When I finished reciting the final kaddish which follows the study of mishnayot, I removed my tallit and tefillin and went along with my armed guardians. One walked on my right, a second on my left, and a third behind me - in the manner that those accused of treason against the regime are led.

When we arrived at the courtyard of death, they led me to a large chamber in which some fifteen persons sat along both sides of a long table. At the head of the table sat another two, and I was seated opposite them at the foot of the table. My three guards sat behind me, left, right, and center.

One of those seated at the head of the table addressed me: "We are the members of the Party's Committee to Investigate Religions, now occupied in investigating the Jewish religion. We have various questions. We have already summoned Rabbi Berman and Rabbi Goldenberg - we asked what we asked and they answered what they answered. Now we have summoned Rabbi Schneerson to resolve certain issues pertaining to Kabbalah and Chassidism."

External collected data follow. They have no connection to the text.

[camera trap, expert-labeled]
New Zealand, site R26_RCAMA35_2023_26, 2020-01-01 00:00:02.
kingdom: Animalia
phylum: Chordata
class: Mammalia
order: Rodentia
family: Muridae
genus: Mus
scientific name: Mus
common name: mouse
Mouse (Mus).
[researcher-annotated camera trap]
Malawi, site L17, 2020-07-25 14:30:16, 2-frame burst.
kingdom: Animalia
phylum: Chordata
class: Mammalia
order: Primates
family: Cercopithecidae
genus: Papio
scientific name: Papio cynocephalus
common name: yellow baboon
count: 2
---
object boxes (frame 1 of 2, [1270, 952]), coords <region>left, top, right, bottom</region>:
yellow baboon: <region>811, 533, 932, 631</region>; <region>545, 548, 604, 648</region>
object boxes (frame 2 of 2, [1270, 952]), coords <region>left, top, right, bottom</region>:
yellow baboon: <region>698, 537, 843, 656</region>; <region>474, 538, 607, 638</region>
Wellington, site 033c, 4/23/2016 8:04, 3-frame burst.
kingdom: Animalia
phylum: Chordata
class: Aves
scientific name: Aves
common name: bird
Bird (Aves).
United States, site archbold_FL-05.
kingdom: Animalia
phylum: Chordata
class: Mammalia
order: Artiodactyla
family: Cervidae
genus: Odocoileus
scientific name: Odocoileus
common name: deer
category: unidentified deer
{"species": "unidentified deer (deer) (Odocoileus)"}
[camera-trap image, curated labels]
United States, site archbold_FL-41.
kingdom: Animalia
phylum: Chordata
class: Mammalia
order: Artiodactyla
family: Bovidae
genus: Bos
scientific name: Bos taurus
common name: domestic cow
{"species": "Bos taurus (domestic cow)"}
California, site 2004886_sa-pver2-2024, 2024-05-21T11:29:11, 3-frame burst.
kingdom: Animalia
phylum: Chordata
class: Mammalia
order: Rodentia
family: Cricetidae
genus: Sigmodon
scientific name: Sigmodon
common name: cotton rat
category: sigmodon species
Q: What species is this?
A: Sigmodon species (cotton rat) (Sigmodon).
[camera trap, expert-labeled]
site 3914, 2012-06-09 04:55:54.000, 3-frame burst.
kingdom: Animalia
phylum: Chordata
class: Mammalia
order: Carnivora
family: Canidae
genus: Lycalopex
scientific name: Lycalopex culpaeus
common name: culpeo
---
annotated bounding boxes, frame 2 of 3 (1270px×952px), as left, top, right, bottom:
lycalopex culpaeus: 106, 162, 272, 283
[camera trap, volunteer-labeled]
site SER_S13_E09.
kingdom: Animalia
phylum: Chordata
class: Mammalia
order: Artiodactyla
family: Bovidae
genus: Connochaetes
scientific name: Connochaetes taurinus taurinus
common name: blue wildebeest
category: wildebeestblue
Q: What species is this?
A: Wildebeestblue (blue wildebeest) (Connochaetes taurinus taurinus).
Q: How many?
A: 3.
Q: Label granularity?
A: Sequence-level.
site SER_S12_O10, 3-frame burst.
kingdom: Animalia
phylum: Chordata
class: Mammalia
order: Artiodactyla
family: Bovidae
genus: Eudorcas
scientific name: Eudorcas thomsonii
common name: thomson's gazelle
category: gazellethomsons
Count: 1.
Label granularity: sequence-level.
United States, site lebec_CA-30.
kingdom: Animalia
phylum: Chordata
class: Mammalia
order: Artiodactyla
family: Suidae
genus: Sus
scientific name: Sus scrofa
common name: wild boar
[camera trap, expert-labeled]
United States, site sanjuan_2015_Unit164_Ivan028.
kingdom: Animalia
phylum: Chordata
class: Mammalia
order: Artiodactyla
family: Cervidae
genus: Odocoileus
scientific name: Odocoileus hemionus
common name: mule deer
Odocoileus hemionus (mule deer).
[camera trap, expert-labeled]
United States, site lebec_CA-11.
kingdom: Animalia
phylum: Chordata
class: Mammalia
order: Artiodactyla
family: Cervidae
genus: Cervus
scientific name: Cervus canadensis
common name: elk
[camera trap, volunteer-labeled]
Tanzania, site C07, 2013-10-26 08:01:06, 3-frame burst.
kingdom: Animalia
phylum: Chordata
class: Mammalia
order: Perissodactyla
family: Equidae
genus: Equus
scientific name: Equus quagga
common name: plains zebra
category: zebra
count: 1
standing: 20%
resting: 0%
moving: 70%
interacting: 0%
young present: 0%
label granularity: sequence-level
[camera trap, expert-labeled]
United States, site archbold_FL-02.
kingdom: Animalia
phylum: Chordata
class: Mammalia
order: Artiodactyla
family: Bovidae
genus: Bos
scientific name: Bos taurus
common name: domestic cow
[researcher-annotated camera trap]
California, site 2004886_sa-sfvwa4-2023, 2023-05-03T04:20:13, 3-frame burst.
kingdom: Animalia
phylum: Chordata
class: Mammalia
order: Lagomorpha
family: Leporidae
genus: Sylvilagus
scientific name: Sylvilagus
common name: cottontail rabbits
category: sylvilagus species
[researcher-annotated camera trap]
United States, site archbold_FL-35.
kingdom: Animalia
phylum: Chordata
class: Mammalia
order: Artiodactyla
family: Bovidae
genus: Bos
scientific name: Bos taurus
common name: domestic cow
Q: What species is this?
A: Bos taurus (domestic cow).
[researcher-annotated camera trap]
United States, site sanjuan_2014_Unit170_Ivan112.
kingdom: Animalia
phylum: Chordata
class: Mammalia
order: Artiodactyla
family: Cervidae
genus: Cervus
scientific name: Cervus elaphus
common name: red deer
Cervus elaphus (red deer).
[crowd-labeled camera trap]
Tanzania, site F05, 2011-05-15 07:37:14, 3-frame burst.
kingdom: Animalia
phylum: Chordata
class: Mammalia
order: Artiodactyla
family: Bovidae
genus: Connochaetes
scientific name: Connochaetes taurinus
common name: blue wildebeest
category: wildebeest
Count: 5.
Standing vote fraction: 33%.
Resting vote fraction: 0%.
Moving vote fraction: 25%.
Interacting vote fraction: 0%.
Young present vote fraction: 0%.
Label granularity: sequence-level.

All this was said in the Russian language.

I answered in Yiddish: "I have already made it clear on the two former occasions on which I was summoned to the Tcheka that I will not budge from my principles. There is yet to be born and never will there be born, the man or demon who will move me in the slightest degree from my principles..."

Before I finished my words I was interrupted by a "committee member" seated on the right side of the table. He lifted the revolver which lay on the table - in addition to the arms which they all wore on their belts, a revolver lay on the table before each of the assembled - and pointed it at me, saying: "This toy does away with 'principles.' Fear of it has opened many a mouth. Also the dumb have become talkative before it."

"You are utterly mistaken," I replied. "This toy impresses only the cowardly atheist, who has but a single world and many gods (ein velt un asach getter) - every hedonist has his many gods. But as for us, who have but a single G‑d and believe in two worlds, the toy which you are brandishing not only fails to frighten, it makes no impression whatsoever."